Rescuers search for over 20 girls from Texas camp as flooding death toll rises to 32

At least 32 people, including 14 children, are dead following torrential rains and flooding in Texas, Kerr County Sheriff Larry Leitha said at a Saturday news conference.
Leitha said that the sheriff's office is trying to figure out who some of the dead people are. Officials are still working to locate the 27 people still missing from Camp Mystic, he added.
The private Christian summer camp is nestled near the Guadalupe River, which surged suddenly on Friday amid relentless rainfall. Officials indicated earlier that everyone at the other 18 or so sites along the river has been found.
On Saturday afternoon, officials indicated that search operations will keep going until everyone who is missing is discovered.
Several girls who are reported missing were in the low-lying cabins on the “Flats,” where junior and intermediate campers live, less than 500 feet from the river bank. Senior campers stay in the nine cabins farther from the river, in a section of the camp called “Senior Hill.”
About 750 girls were attending the camp this week, Lt. Gov. Dan Patrick of Texas said at a news conference Friday.

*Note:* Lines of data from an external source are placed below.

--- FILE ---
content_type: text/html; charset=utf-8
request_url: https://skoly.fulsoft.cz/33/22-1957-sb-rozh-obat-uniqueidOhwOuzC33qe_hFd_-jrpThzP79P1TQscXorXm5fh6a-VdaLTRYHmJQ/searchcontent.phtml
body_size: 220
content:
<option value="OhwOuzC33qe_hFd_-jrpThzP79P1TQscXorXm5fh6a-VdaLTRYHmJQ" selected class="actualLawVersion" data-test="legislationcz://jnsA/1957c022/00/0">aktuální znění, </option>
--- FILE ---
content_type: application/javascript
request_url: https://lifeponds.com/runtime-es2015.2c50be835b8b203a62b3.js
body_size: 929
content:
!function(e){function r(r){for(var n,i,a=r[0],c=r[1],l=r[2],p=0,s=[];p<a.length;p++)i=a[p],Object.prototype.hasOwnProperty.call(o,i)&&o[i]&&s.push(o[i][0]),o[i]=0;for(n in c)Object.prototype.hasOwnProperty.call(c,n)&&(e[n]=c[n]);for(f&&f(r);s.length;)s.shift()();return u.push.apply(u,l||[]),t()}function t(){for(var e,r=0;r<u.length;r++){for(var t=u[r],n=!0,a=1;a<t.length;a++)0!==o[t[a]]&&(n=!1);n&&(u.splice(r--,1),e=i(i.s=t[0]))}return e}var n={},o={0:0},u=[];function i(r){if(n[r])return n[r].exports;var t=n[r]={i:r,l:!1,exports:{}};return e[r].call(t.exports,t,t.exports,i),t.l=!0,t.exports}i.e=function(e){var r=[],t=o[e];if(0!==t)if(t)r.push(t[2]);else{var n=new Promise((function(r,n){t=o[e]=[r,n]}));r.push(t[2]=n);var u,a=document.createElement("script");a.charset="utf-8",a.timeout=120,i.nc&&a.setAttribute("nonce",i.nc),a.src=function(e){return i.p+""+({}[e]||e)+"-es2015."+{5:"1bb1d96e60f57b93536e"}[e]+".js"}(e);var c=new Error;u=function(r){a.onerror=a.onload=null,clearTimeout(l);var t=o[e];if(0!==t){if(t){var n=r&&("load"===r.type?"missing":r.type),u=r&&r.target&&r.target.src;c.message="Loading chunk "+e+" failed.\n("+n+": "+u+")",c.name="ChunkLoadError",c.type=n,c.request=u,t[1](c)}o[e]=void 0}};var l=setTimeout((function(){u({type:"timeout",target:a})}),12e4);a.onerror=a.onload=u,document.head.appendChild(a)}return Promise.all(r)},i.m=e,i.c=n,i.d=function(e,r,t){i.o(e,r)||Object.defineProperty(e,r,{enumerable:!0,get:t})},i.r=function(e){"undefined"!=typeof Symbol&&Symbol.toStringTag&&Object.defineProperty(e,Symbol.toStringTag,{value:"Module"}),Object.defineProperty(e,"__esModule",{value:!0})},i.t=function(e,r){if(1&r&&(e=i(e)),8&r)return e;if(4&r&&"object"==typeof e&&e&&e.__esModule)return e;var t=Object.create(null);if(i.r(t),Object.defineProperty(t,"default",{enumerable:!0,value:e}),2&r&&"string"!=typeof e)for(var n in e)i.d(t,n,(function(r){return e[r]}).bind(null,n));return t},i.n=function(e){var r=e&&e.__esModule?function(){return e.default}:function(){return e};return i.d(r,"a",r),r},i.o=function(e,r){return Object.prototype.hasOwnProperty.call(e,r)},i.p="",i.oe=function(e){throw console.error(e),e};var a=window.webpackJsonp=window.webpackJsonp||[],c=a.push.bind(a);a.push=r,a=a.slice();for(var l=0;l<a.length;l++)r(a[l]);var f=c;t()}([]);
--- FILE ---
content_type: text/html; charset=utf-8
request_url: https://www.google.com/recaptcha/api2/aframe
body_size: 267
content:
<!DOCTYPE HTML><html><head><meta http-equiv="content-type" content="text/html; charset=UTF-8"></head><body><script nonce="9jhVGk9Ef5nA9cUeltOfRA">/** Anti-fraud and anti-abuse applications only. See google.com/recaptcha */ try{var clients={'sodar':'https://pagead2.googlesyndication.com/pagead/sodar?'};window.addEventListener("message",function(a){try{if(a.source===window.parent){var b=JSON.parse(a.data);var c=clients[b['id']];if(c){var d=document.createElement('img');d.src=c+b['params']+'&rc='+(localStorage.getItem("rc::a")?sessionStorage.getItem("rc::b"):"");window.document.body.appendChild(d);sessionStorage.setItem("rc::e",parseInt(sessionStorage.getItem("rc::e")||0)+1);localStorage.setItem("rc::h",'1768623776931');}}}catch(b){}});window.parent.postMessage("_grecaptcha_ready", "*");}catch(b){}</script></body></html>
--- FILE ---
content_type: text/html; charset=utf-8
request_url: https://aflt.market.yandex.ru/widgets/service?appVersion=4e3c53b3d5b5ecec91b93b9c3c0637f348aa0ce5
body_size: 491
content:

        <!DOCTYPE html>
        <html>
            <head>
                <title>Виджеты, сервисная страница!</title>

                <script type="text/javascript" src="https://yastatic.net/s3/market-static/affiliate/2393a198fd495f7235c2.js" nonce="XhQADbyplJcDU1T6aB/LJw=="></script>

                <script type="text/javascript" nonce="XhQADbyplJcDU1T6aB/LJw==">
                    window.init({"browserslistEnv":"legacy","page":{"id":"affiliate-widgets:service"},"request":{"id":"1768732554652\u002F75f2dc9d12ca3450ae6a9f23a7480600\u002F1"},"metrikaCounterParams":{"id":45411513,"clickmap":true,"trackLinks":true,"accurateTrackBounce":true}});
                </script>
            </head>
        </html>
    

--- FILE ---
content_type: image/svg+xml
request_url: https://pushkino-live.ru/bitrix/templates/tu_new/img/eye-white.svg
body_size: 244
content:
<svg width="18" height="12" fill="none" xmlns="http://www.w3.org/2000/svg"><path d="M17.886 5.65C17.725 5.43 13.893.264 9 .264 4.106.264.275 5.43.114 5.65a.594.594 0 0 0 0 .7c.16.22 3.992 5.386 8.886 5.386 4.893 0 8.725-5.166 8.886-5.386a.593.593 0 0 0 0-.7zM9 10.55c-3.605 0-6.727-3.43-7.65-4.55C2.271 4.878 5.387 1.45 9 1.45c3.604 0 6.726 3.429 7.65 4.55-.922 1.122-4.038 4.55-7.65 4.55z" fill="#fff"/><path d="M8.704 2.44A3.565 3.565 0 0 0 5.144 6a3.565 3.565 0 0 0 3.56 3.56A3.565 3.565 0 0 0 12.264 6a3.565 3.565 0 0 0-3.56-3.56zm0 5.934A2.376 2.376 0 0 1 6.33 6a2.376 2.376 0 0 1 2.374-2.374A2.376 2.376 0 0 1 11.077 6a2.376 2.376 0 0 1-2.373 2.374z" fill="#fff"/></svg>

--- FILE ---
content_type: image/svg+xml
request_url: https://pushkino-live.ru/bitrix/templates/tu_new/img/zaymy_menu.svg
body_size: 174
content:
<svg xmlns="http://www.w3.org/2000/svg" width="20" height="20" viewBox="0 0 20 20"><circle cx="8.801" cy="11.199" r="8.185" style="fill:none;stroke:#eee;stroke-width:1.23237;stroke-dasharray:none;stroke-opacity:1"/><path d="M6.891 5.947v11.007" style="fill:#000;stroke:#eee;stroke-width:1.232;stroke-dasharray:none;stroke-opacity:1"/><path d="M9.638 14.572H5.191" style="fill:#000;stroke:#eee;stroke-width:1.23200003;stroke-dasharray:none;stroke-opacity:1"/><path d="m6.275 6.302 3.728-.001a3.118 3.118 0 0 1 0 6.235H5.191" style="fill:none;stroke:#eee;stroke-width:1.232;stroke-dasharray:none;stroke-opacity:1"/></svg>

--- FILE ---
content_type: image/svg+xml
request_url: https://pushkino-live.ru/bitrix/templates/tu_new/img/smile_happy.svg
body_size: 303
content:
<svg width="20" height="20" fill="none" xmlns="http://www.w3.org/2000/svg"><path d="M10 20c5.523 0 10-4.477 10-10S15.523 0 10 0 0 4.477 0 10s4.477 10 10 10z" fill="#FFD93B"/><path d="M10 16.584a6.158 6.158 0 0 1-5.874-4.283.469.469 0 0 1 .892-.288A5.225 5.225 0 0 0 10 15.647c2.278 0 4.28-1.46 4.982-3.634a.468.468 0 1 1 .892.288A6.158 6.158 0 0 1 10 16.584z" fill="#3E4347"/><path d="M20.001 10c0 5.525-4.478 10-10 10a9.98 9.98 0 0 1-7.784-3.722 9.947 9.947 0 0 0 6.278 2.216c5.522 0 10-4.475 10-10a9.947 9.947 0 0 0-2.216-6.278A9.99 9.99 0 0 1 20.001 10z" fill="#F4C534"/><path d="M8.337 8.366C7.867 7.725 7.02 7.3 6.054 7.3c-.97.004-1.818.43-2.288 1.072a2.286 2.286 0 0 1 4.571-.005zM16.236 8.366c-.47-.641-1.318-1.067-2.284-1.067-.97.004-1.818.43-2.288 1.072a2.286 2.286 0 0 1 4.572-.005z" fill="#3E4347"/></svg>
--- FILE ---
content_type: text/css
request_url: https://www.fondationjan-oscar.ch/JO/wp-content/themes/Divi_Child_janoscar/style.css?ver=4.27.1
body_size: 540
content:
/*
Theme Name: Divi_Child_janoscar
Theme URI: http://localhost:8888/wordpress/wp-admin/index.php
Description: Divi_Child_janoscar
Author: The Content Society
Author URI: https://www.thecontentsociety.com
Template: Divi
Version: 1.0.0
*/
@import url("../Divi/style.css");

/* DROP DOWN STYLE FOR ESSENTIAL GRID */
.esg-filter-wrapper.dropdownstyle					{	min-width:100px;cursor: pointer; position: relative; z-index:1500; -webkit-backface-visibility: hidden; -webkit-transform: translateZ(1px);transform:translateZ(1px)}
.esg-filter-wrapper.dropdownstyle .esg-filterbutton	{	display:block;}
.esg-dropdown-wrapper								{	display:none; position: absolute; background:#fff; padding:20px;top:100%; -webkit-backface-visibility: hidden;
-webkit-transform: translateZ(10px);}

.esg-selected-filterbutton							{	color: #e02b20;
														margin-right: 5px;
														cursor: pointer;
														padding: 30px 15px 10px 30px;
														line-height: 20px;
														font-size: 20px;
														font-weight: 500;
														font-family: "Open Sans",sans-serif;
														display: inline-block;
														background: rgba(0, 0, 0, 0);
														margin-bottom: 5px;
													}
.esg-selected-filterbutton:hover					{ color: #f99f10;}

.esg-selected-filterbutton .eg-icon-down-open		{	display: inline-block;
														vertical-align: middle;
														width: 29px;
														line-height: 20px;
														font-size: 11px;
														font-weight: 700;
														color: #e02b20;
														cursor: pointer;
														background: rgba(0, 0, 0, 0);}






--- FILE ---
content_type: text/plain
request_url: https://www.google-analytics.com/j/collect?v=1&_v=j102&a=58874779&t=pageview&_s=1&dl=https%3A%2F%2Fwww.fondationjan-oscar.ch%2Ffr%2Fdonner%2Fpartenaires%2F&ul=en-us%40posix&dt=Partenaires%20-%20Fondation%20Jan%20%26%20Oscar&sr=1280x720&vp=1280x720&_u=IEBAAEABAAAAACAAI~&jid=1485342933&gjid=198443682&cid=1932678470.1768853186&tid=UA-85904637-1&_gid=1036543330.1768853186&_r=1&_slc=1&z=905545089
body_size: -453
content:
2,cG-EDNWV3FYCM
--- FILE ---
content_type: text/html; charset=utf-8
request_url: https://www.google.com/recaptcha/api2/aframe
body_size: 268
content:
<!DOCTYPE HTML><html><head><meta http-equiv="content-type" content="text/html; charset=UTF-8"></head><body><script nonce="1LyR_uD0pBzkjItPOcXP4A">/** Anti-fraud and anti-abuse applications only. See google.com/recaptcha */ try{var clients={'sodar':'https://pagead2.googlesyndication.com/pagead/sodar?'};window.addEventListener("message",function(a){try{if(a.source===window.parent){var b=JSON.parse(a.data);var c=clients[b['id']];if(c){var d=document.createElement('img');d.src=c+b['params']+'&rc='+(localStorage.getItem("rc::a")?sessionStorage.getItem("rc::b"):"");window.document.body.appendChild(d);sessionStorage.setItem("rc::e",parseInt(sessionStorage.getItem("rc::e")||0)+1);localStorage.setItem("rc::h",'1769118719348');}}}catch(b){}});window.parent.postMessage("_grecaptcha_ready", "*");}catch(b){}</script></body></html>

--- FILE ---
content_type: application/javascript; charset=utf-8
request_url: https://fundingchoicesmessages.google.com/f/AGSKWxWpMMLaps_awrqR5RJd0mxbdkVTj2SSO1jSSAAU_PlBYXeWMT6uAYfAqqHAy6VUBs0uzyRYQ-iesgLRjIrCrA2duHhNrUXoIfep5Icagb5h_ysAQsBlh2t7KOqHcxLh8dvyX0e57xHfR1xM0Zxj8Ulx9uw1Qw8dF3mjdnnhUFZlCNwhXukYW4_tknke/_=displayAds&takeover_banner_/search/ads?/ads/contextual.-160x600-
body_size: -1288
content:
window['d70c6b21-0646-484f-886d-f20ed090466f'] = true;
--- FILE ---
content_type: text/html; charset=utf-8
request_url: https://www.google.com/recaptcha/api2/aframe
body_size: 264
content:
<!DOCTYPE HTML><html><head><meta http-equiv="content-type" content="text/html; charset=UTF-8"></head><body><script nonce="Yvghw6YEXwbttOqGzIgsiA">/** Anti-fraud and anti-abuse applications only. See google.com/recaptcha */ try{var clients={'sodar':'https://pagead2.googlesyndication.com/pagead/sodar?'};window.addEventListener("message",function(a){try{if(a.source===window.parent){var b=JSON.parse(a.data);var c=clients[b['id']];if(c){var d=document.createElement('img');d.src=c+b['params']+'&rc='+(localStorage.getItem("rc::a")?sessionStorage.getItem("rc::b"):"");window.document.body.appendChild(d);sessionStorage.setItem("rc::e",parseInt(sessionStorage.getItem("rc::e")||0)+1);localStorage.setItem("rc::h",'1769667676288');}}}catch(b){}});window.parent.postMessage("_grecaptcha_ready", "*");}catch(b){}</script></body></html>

Camp Mystic has been run by the same family over generations since the 1930s, and some of its buildings have been standing since the 1920s. The camp brochure says that the cottages are made of local stone.
About five miles downstream where the two forks of the river converge, the water rose to at least 29 feet on Friday morning, the second-greatest height on record and the highest since the deadly 1987 flood. Ten feet is the start of the flood stage.